Une présidence de l’UA à la traine
Cette lettre du président rwandais est une critique sans précédent pour un président de l’UA qui n’a même pas fait un mois à la tête de l’organisation panafricaine. Et il serait bon pour l’image du pays qu’Azali Assoumani mette sa présidence sur les rails et applique les règles et les usages démocratiques de l’UA pour ne pas aggraver les dissensions qui existent ou exacerber la fierté de certains pays.
Malheureusement, ce début de la présidence comorienne n’augure rien de bon dans le retour de pratiques condamnées par les Africains (notamment les nominations obscures, le refus du débat, les décisions unilatérales…) et par l’impression que donnent les Comores d’avoir choisi leur camp dans un conflit qui risque de s’embraser et dont on pouvait penser qu’Azali Assoumani, par une certaine neutralité, essayerait d’amener les adversaires à s’assoir sur la table de l’Union africaine pour envisager la paix. C’est de l’intérêt de l’organisation panafricaine certes, mais c’est également un impératif pour les Comores, puisqu’on voit déjà que ce conflit a créé des déplacements de populations dont certaines arrivent jusqu’aux rives de l’archipel.

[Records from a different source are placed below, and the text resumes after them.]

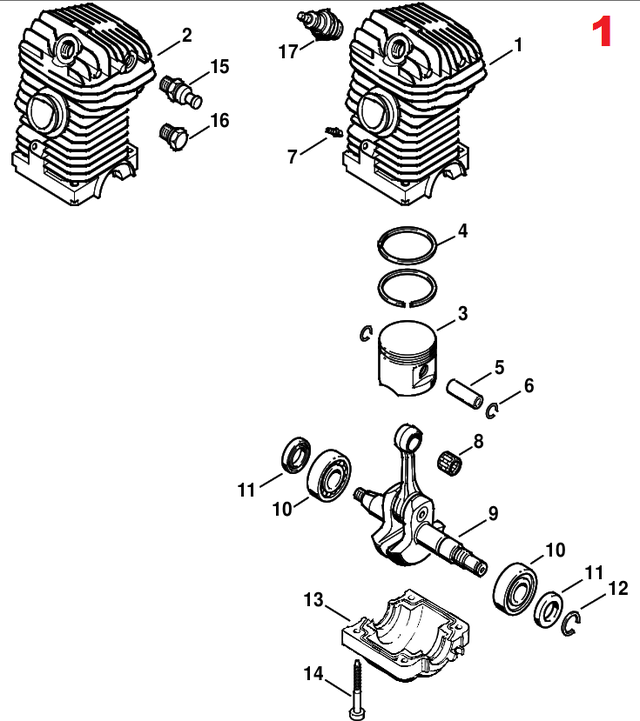 1

2

15

16

17

1

7

4

3

5

6

8

11

10

9

10

11

12

13

14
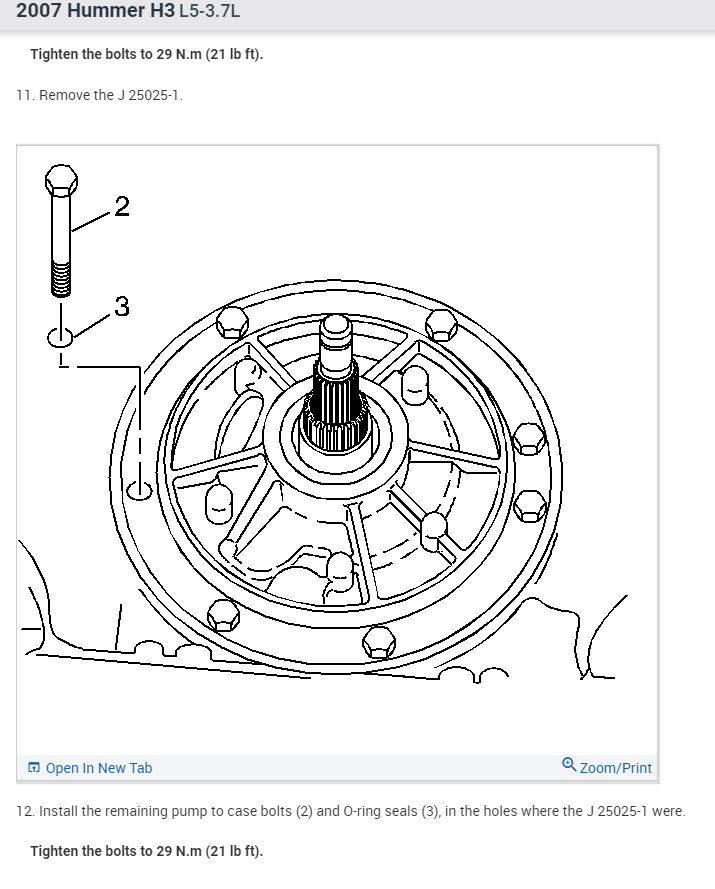 2007 Hummer H3 L5-3.7L

Tighten the bolts to 29 N.m (21 lb ft).

11. Remove the J 25025-1.

2

3

Open In New Tab

Zoom/Print

12. Install the remaining pump to case bolts (2) and O-ring seals (3), in the holes where the J 25025-1 were.

Tighten the bolts to 29 N.m (21 lb ft).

Jusqu’à maintenant les Comores n’ont toujours pas mis en avant les priorités qu’Azali Assoumani, lui-même englué dans une crise de la démocratie dans son propre pays, entend donner à l’Union africaine. Par contre, dans le cadre de la prochaine élection présidentielle (2024) dans laquelle le président comorien a déjà éliminé tous les candidats sérieux, ses équipes ont beau jeu de faire croire qu’il dirige l’Afrique, à tel point que ses compatriotes croient qu’il peut donner des instructions aux grands pays africains. C’est le président d’un pays considéré comme modeste, malgré ses réussites économiques, Paul Kagame, qui lui fait la leçon et lui rappelle quelques règles élémentaires sur le fonctionnement de l’UA en lui disant en quelque sorte que si les décisions unilatérales et hors normes sont possibles aux Comores, elles ne sauraient devenir une règle dans une organisation de pays souverains.
Aucune réponse de la présidence de l’Union africaine n’a été rendue publique à ce jour.